Texto da página:

A Coletânea "Un Canto a la Revolución" Inclui Canções Como:

01 - Sangeo Para El Regreso
02 - Canción Bolivariana
03 - La Patria Buena
04 - Los Que Mueren Por La Vida
05 - Abre Brecha
06 - Caña Clara Y Tamblor
07 - Cunabiche Adentro
08 - La Patria Es El Hombre
09 - Perdone Tio Juan
10 - Madre Dejame Luchar
11 - Tin Marin
12 - Canción Mansa Para Un Pueblo Bravo
13 - Mama Pancha
14 - La Canción De Luis Mariano
15 - No Basta Rezar
16 - Techos De Carton
17 - Coquibacoa
18 - El Gallo Pinto

Alí Primera invoca a figura de Simón Bolívar não como um ícone estático do passado, mas como um retorno messiânico, uma força viva para a libertação do povo. Para o cantor, Bolívar "trae Furia y coraje por dentro al ver que nos han quitado lo que él dejó siendo nuestro", traçando um paralelo bíblico ao compará-lo a Jesus Cristo expulsando os mercadores do templo: "si Jesucristo sacó los mercaderes del templo Bolívar también volvió a liberar su pueblo".

O artista critica veementemente a deturpação do legado bolivariano, lamentando que "no es verdad Simón Bolívar que al hacer tu juramento histórico en Monte sacro no pensaste que tu brazo hoy se sintiera cansado de tantos que se han colgado para acudarse en tu nombre". Ele o apresenta como um "Bolívar bolivariano", um amigo e libertador, em contraste com a imagem de um santo ou uma figura morta a quem se acende uma vela. Há um lamento profundo pela situação da pátria, onde o povo, que Bolívar libertou, agora experimenta a "libertad de morirse de hambre pisoteados por la bota norteña", uma clara referência à influência imperialista.

Denúncia da Exploração e Injustiça Social

A obra de Alí Primera é um grito contra a opressão e a miséria. As letras expõem a exploração sofrida pelos mais humildes, identificando a burguesia como herdeira e perpetuadora da dominação colonial: "La burguesía es hija de la colonia y viceversa la opresión está reunida en masa bajo un solo estandarte". A crítica se estende ao imperialismo ianque, acusado de saquear as riquezas naturais do país: "el imperialismo yanqui que hace lo que le da la gana... se lleva lo que es nuestra tierra y solo nos van dejando miseria y sudor y obrero". A ironia amarga de "Nos pagan la tonelada por menos de tres centavos" ilustra a exploração dos recursos.

O contraste entre a riqueza e a pobreza é gritante: "Qué triste vive mi gente en las casas de cartón" versus "que alegres viven los perros casa del explotador". Alí Primera inverte a lógica da dominação ao observar que "el patrón hace años muchos años que está mordiendo el obrero", enquanto os cães são educados "para que no muerdan los diarios".

Tarefa solicitada A: Diga se cada afirmação a seguir está de acordo com o texto da página, respondendo sim ou não e citando as palavras do texto que decidem a questão: (i) a coletânea inclui uma canção chamada "Techos De Carton"; (ii) Alí Primera apresenta Bolívar como um santo a quem se acende uma vela; (iii) segundo as letras citadas, a tonelada é paga por menos de três centavos.
Tarefa solicitada B: Localize nas entradas todas as linhas que contêm a palavra "physical" e copie cada uma delas.

Registros de perguntas de raciocínio espacial
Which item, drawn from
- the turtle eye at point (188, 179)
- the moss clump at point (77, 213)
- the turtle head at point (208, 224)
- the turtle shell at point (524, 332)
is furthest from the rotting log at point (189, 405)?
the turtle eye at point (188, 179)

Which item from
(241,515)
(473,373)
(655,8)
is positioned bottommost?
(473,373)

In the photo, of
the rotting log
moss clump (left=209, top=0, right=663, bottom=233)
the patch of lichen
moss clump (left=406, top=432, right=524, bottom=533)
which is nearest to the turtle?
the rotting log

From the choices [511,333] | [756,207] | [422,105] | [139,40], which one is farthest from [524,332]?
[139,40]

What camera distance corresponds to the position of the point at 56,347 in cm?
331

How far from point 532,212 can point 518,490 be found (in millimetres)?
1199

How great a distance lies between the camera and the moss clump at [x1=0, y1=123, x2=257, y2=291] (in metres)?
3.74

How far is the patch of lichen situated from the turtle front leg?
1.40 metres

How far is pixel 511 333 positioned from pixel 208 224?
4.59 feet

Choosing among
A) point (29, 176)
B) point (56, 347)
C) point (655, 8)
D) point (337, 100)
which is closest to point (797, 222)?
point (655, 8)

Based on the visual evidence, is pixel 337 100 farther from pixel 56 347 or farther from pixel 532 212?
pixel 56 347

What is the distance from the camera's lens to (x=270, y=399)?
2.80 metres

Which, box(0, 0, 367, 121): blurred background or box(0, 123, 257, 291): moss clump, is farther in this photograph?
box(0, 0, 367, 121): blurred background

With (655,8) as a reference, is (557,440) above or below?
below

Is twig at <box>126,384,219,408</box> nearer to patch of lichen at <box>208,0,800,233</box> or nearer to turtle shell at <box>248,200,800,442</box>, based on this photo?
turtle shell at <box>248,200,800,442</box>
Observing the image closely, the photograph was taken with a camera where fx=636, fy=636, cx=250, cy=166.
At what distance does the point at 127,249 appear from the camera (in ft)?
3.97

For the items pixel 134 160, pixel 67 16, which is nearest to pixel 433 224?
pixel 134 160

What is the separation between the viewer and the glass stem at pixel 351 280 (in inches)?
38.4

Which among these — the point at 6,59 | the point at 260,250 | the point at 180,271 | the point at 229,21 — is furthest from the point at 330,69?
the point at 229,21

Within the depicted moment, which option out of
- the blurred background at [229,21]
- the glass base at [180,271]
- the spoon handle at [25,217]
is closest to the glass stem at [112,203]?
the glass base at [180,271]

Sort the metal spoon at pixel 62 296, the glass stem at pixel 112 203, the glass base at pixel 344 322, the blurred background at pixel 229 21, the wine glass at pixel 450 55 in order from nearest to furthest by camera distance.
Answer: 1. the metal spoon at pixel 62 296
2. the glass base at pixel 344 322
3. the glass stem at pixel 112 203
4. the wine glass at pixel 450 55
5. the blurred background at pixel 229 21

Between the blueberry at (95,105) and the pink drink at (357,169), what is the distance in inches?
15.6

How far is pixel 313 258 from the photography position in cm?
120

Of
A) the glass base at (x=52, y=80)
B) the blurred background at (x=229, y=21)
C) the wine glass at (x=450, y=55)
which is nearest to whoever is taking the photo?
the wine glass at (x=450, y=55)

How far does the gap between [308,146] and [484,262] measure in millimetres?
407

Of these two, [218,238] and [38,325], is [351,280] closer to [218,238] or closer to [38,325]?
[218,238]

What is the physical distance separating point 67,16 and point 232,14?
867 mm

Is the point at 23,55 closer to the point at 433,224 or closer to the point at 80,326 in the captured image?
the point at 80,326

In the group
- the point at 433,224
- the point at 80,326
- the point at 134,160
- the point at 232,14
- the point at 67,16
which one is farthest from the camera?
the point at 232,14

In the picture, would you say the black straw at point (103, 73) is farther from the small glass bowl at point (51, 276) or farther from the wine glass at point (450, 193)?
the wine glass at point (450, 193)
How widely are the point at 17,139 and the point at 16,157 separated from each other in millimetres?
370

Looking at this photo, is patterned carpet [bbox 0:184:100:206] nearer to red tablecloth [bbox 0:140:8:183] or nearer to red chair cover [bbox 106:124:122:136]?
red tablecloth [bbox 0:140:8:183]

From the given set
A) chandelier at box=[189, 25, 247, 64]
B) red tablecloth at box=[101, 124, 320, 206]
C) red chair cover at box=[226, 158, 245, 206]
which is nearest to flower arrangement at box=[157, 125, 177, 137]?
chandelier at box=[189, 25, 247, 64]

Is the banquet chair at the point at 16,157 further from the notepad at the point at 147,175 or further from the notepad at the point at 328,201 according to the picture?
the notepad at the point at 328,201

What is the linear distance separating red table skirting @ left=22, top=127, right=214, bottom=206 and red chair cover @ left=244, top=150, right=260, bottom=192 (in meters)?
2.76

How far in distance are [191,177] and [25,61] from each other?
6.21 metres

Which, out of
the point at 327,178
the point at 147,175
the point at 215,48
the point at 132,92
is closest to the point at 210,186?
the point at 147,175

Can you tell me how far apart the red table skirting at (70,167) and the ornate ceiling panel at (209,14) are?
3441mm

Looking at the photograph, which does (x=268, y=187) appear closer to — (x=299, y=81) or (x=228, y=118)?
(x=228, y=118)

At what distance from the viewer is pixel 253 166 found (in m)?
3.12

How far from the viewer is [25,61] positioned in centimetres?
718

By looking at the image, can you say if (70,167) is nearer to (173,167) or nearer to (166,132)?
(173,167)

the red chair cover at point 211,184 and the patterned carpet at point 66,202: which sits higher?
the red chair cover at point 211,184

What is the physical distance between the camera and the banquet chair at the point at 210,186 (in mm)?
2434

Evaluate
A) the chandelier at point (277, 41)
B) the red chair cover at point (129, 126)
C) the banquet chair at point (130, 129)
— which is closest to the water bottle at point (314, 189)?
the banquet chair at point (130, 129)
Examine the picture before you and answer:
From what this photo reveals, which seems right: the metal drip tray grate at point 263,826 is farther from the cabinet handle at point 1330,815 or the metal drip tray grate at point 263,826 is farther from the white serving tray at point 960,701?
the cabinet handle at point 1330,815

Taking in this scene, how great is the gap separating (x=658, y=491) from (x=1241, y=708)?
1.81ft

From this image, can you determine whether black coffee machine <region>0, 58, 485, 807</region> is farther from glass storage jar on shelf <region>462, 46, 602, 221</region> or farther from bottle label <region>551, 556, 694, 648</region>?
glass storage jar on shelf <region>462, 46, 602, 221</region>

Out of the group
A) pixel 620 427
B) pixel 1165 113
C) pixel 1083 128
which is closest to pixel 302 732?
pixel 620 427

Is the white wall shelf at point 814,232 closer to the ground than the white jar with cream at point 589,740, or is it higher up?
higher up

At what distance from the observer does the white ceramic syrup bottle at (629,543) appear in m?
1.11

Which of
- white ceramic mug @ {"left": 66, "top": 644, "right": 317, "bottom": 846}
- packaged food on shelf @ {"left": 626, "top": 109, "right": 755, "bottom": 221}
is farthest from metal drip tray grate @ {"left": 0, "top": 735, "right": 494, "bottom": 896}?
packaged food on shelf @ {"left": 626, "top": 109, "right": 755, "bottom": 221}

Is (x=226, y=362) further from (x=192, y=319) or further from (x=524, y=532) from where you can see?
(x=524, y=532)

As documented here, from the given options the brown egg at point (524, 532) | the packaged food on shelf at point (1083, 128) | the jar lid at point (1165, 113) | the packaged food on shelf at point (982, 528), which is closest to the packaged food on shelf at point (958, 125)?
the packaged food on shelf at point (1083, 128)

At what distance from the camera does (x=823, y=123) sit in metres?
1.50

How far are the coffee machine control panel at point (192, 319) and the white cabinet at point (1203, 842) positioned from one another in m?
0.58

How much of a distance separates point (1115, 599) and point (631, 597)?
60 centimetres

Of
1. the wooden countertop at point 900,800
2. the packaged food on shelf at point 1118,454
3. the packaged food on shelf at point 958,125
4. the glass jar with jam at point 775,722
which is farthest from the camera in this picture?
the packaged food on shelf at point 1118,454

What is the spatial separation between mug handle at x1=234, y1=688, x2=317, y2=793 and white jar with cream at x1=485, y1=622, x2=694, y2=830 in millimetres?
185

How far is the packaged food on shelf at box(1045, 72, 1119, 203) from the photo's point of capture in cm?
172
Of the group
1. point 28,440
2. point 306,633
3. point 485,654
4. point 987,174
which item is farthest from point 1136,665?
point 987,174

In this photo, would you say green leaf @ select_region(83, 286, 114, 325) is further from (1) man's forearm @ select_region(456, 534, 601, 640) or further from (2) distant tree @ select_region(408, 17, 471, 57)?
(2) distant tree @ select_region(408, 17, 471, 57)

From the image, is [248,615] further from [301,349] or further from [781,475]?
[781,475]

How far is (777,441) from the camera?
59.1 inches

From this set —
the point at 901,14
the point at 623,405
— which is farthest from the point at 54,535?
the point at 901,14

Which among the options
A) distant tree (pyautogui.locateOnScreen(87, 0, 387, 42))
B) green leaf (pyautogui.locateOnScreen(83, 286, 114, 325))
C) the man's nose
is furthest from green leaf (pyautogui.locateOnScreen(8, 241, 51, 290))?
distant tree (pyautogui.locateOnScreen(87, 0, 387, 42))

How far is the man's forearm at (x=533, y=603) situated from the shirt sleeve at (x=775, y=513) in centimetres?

Resposta da tarefa A:
(i) Sim: "16 - Techos De Carton".
(ii) Não: "em contraste com a imagem de um santo ou uma figura morta a quem se acende uma vela".
(iii) Sim: "Nos pagan la tonelada por menos de tres centavos".

Resposta da tarefa B:
What is the physical distance separating point 67,16 and point 232,14?
What is the physical distance between the camera and the banquet chair at the point at 210,186 (in mm)?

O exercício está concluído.